Een zin bestaat eigenlijk uit woorden of woordgroepen die bij elkaar gehouden worden door de werkwoorden in de zin.
Een zinsdeel is een woord of groepje dat inhoudelijk en grammaticaal bij elkaar hoort.
Het belangrijkste zinsdeel is misschien wel de persoonsvorm: met behulp van de persoomsvorm kun je de andere zinsdelen makkelijker vinden.
Je vindt de persoonsvorm door de zin in de verleden tijd te zetten (de tijdproef) of door er een vraagzin van te maken (de vraagproef.

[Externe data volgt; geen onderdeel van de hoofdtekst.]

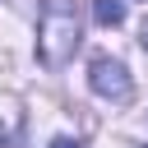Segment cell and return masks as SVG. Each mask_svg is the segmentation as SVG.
<instances>
[{
	"mask_svg": "<svg viewBox=\"0 0 148 148\" xmlns=\"http://www.w3.org/2000/svg\"><path fill=\"white\" fill-rule=\"evenodd\" d=\"M88 83H92L97 97H111V102H130V92H134L130 69H125L120 60H111V56H97V60L88 65Z\"/></svg>",
	"mask_w": 148,
	"mask_h": 148,
	"instance_id": "2",
	"label": "cell"
},
{
	"mask_svg": "<svg viewBox=\"0 0 148 148\" xmlns=\"http://www.w3.org/2000/svg\"><path fill=\"white\" fill-rule=\"evenodd\" d=\"M5 143H9V130H5V125H0V148H5Z\"/></svg>",
	"mask_w": 148,
	"mask_h": 148,
	"instance_id": "6",
	"label": "cell"
},
{
	"mask_svg": "<svg viewBox=\"0 0 148 148\" xmlns=\"http://www.w3.org/2000/svg\"><path fill=\"white\" fill-rule=\"evenodd\" d=\"M143 148H148V143H143Z\"/></svg>",
	"mask_w": 148,
	"mask_h": 148,
	"instance_id": "7",
	"label": "cell"
},
{
	"mask_svg": "<svg viewBox=\"0 0 148 148\" xmlns=\"http://www.w3.org/2000/svg\"><path fill=\"white\" fill-rule=\"evenodd\" d=\"M92 18L102 28H120L125 23V0H92Z\"/></svg>",
	"mask_w": 148,
	"mask_h": 148,
	"instance_id": "3",
	"label": "cell"
},
{
	"mask_svg": "<svg viewBox=\"0 0 148 148\" xmlns=\"http://www.w3.org/2000/svg\"><path fill=\"white\" fill-rule=\"evenodd\" d=\"M79 42H83V32H79L74 9L51 5V9L42 14V23H37V60H42L46 69H60V65H69V60H74Z\"/></svg>",
	"mask_w": 148,
	"mask_h": 148,
	"instance_id": "1",
	"label": "cell"
},
{
	"mask_svg": "<svg viewBox=\"0 0 148 148\" xmlns=\"http://www.w3.org/2000/svg\"><path fill=\"white\" fill-rule=\"evenodd\" d=\"M51 148H83L79 139H69V134H60V139H51Z\"/></svg>",
	"mask_w": 148,
	"mask_h": 148,
	"instance_id": "4",
	"label": "cell"
},
{
	"mask_svg": "<svg viewBox=\"0 0 148 148\" xmlns=\"http://www.w3.org/2000/svg\"><path fill=\"white\" fill-rule=\"evenodd\" d=\"M139 42H143V51H148V18H143V28H139Z\"/></svg>",
	"mask_w": 148,
	"mask_h": 148,
	"instance_id": "5",
	"label": "cell"
}]
</instances>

Als je de persoonsvorm hebt gevonden, kijk je of er ook andere werkwoorden in de zin staan: samen vormen die het werkwoordelijk gezegde (WWG). Staan er geen andere werkwoorden in de zin, dan is de PV in zijn eentje het WWG
Het onderwerp vind je door de vraag te stellen wie / wat + wwg?
Het lijdend voorwerp vind je door de vraag te stellen wie / wat + O + wwg?
Een (grammaticaal correcte) zin heeft altijd een persoonsvorm en altijd een onderwerp maar niet altijd een lijdend voorwerp
het lijdend voorwerp en het onderwerp beginnen nooit met een voorzetsel.